#### Activity
Your reply should hold every entry below exactly as written and none of the pictures.

**** Records shown ****

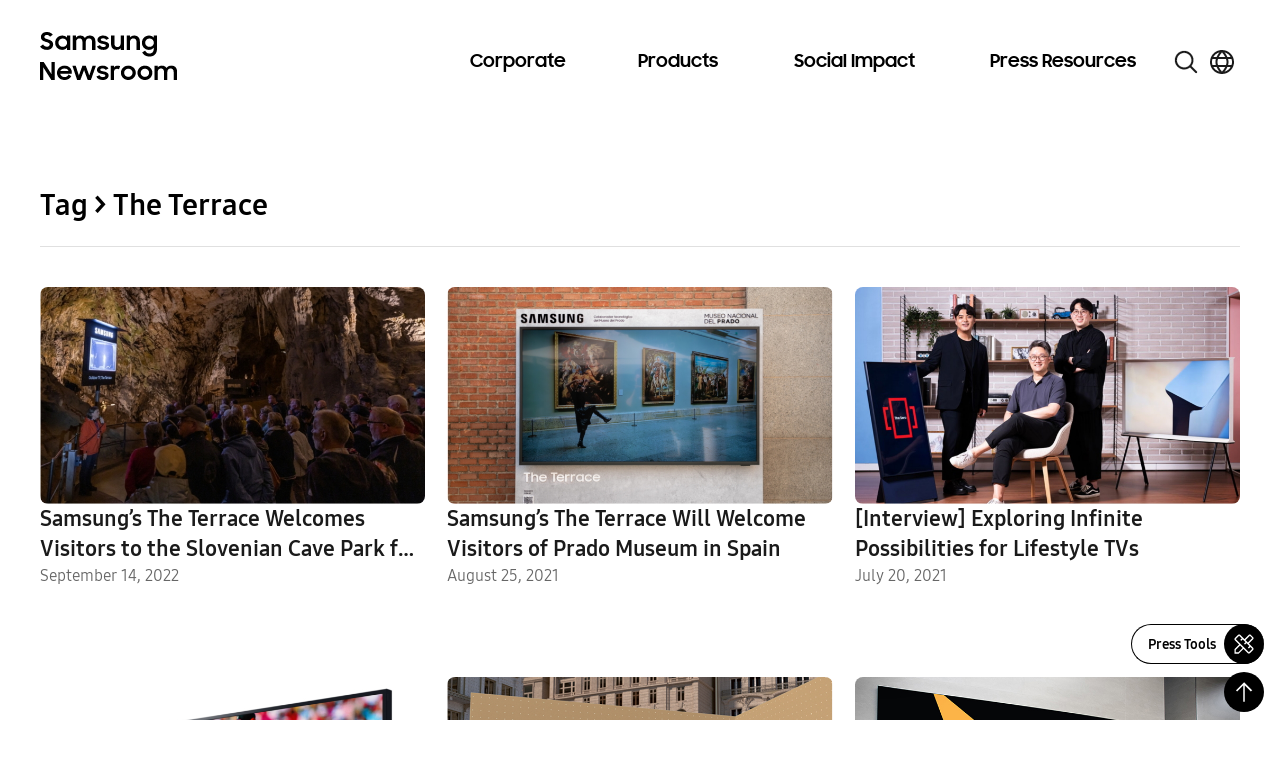

--- FILE ---
content_type: image/svg+xml
request_url: https://news.samsung.com/global/wp-content/themes/newsroom/assets/images/icons/logo-facebook.svg
body_size: 361
content:
<svg width="16" height="16" viewBox="0 0 16 16" fill="none" xmlns="http://www.w3.org/2000/svg">
<path d="M13.335 2H2.665C2.48904 2.00131 2.32065 2.07179 2.19622 2.19622C2.07179 2.32065 2.00131 2.48904 2 2.665V13.335C2.00131 13.511 2.07179 13.6794 2.19622 13.8038C2.32065 13.9282 2.48904 13.9987 2.665 14H8.41V9.36H6.85V7.545H8.41V6.21C8.41 4.66 9.355 3.815 10.745 3.815C11.21 3.815 11.675 3.815 12.14 3.885V5.5H11.185C10.43 5.5 10.285 5.86 10.285 6.385V7.54H12.085L11.85 9.355H10.285V14H13.335C13.511 13.9987 13.6794 13.9282 13.8038 13.8038C13.9282 13.6794 13.9987 13.511 14 13.335V2.665C13.9987 2.48904 13.9282 2.32065 13.8038 2.19622C13.6794 2.07179 13.511 2.00131 13.335 2Z" fill="black"/>
</svg>
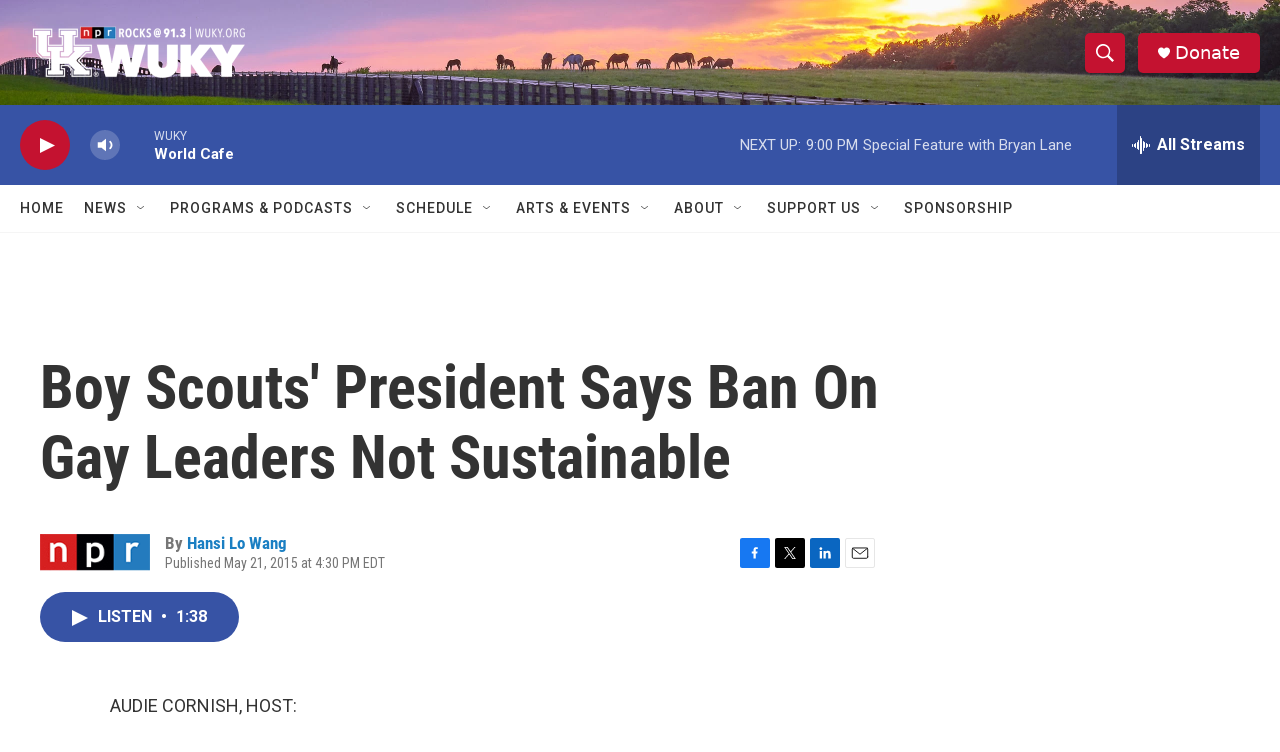

--- FILE ---
content_type: text/html; charset=utf-8
request_url: https://www.google.com/recaptcha/api2/aframe
body_size: 252
content:
<!DOCTYPE HTML><html><head><meta http-equiv="content-type" content="text/html; charset=UTF-8"></head><body><script nonce="zTyxWj5kn3KrVfGSAZN4XA">/** Anti-fraud and anti-abuse applications only. See google.com/recaptcha */ try{var clients={'sodar':'https://pagead2.googlesyndication.com/pagead/sodar?'};window.addEventListener("message",function(a){try{if(a.source===window.parent){var b=JSON.parse(a.data);var c=clients[b['id']];if(c){var d=document.createElement('img');d.src=c+b['params']+'&rc='+(localStorage.getItem("rc::a")?sessionStorage.getItem("rc::b"):"");window.document.body.appendChild(d);sessionStorage.setItem("rc::e",parseInt(sessionStorage.getItem("rc::e")||0)+1);localStorage.setItem("rc::h",'1768959564295');}}}catch(b){}});window.parent.postMessage("_grecaptcha_ready", "*");}catch(b){}</script></body></html>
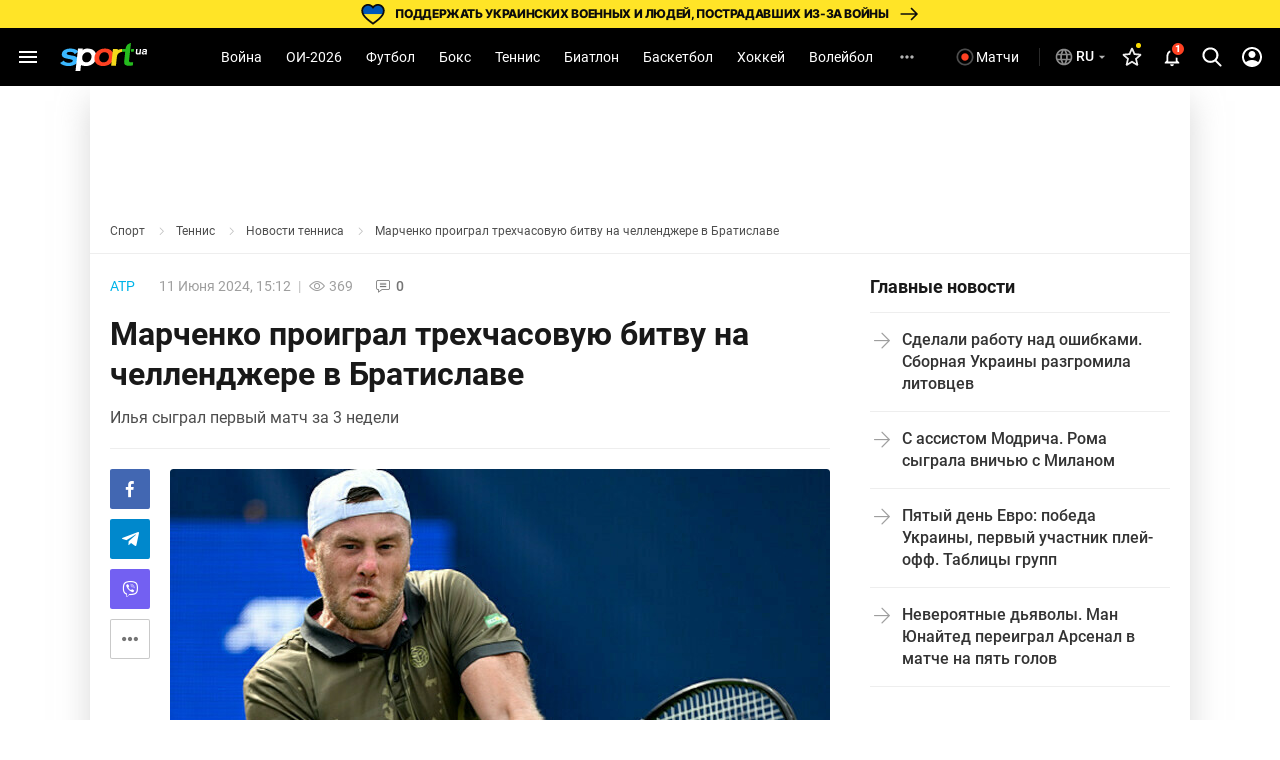

--- FILE ---
content_type: text/html; charset=utf-8
request_url: https://www.google.com/recaptcha/api2/aframe
body_size: 251
content:
<!DOCTYPE HTML><html><head><meta http-equiv="content-type" content="text/html; charset=UTF-8"></head><body><script nonce="RQC68A6HuuSEyn_N4VBXjA">/** Anti-fraud and anti-abuse applications only. See google.com/recaptcha */ try{var clients={'sodar':'https://pagead2.googlesyndication.com/pagead/sodar?'};window.addEventListener("message",function(a){try{if(a.source===window.parent){var b=JSON.parse(a.data);var c=clients[b['id']];if(c){var d=document.createElement('img');d.src=c+b['params']+'&rc='+(localStorage.getItem("rc::a")?sessionStorage.getItem("rc::b"):"");window.document.body.appendChild(d);sessionStorage.setItem("rc::e",parseInt(sessionStorage.getItem("rc::e")||0)+1);localStorage.setItem("rc::h",'1769401387736');}}}catch(b){}});window.parent.postMessage("_grecaptcha_ready", "*");}catch(b){}</script></body></html>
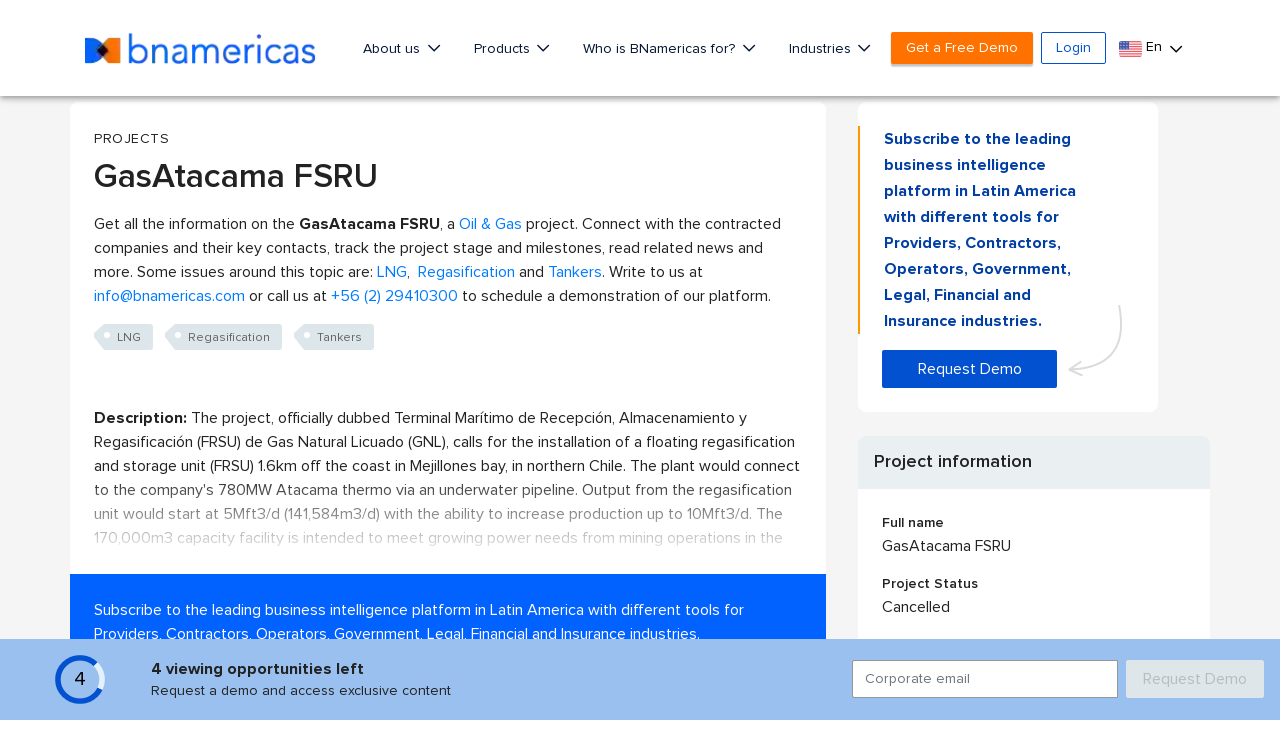

--- FILE ---
content_type: text/html; charset=utf-8
request_url: https://www.google.com/recaptcha/api2/aframe
body_size: 266
content:
<!DOCTYPE HTML><html><head><meta http-equiv="content-type" content="text/html; charset=UTF-8"></head><body><script nonce="dEsH5gXYOuofKiNpDqWcsA">/** Anti-fraud and anti-abuse applications only. See google.com/recaptcha */ try{var clients={'sodar':'https://pagead2.googlesyndication.com/pagead/sodar?'};window.addEventListener("message",function(a){try{if(a.source===window.parent){var b=JSON.parse(a.data);var c=clients[b['id']];if(c){var d=document.createElement('img');d.src=c+b['params']+'&rc='+(localStorage.getItem("rc::a")?sessionStorage.getItem("rc::b"):"");window.document.body.appendChild(d);sessionStorage.setItem("rc::e",parseInt(sessionStorage.getItem("rc::e")||0)+1);localStorage.setItem("rc::h",'1768842007495');}}}catch(b){}});window.parent.postMessage("_grecaptcha_ready", "*");}catch(b){}</script></body></html>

****

#### Answer box
--- FILE ---
content_type: image/svg+xml
request_url: https://news.samsung.com/global/wp-content/themes/newsroom/assets/images/icons/logo-facebook.svg
body_size: 361
content:
<svg width="16" height="16" viewBox="0 0 16 16" fill="none" xmlns="http://www.w3.org/2000/svg">
<path d="M13.335 2H2.665C2.48904 2.00131 2.32065 2.07179 2.19622 2.19622C2.07179 2.32065 2.00131 2.48904 2 2.665V13.335C2.00131 13.511 2.07179 13.6794 2.19622 13.8038C2.32065 13.9282 2.48904 13.9987 2.665 14H8.41V9.36H6.85V7.545H8.41V6.21C8.41 4.66 9.355 3.815 10.745 3.815C11.21 3.815 11.675 3.815 12.14 3.885V5.5H11.185C10.43 5.5 10.285 5.86 10.285 6.385V7.54H12.085L11.85 9.355H10.285V14H13.335C13.511 13.9987 13.6794 13.9282 13.8038 13.8038C13.9282 13.6794 13.9987 13.511 14 13.335V2.665C13.9987 2.48904 13.9282 2.32065 13.8038 2.19622C13.6794 2.07179 13.511 2.00131 13.335 2Z" fill="black"/>
</svg>

--- FILE ---
content_type: text/html; charset=utf-8
request_url: https://www.google.com/recaptcha/api2/aframe
body_size: 252
content:
<!DOCTYPE HTML><html><head><meta http-equiv="content-type" content="text/html; charset=UTF-8"></head><body><script nonce="zTyxWj5kn3KrVfGSAZN4XA">/** Anti-fraud and anti-abuse applications only. See google.com/recaptcha */ try{var clients={'sodar':'https://pagead2.googlesyndication.com/pagead/sodar?'};window.addEventListener("message",function(a){try{if(a.source===window.parent){var b=JSON.parse(a.data);var c=clients[b['id']];if(c){var d=document.createElement('img');d.src=c+b['params']+'&rc='+(localStorage.getItem("rc::a")?sessionStorage.getItem("rc::b"):"");window.document.body.appendChild(d);sessionStorage.setItem("rc::e",parseInt(sessionStorage.getItem("rc::e")||0)+1);localStorage.setItem("rc::h",'1768959564295');}}}catch(b){}});window.parent.postMessage("_grecaptcha_ready", "*");}catch(b){}</script></body></html>

--- FILE ---
content_type: text/html; charset=utf-8
request_url: https://www.google.com/recaptcha/api2/aframe
body_size: 251
content:
<!DOCTYPE HTML><html><head><meta http-equiv="content-type" content="text/html; charset=UTF-8"></head><body><script nonce="RQC68A6HuuSEyn_N4VBXjA">/** Anti-fraud and anti-abuse applications only. See google.com/recaptcha */ try{var clients={'sodar':'https://pagead2.googlesyndication.com/pagead/sodar?'};window.addEventListener("message",function(a){try{if(a.source===window.parent){var b=JSON.parse(a.data);var c=clients[b['id']];if(c){var d=document.createElement('img');d.src=c+b['params']+'&rc='+(localStorage.getItem("rc::a")?sessionStorage.getItem("rc::b"):"");window.document.body.appendChild(d);sessionStorage.setItem("rc::e",parseInt(sessionStorage.getItem("rc::e")||0)+1);localStorage.setItem("rc::h",'1769401387736');}}}catch(b){}});window.parent.postMessage("_grecaptcha_ready", "*");}catch(b){}</script></body></html>

--- FILE ---
content_type: text/html; charset=utf-8
request_url: https://www.google.com/recaptcha/api2/aframe
body_size: 266
content:
<!DOCTYPE HTML><html><head><meta http-equiv="content-type" content="text/html; charset=UTF-8"></head><body><script nonce="dEsH5gXYOuofKiNpDqWcsA">/** Anti-fraud and anti-abuse applications only. See google.com/recaptcha */ try{var clients={'sodar':'https://pagead2.googlesyndication.com/pagead/sodar?'};window.addEventListener("message",function(a){try{if(a.source===window.parent){var b=JSON.parse(a.data);var c=clients[b['id']];if(c){var d=document.createElement('img');d.src=c+b['params']+'&rc='+(localStorage.getItem("rc::a")?sessionStorage.getItem("rc::b"):"");window.document.body.appendChild(d);sessionStorage.setItem("rc::e",parseInt(sessionStorage.getItem("rc::e")||0)+1);localStorage.setItem("rc::h",'1768842007495');}}}catch(b){}});window.parent.postMessage("_grecaptcha_ready", "*");}catch(b){}</script></body></html>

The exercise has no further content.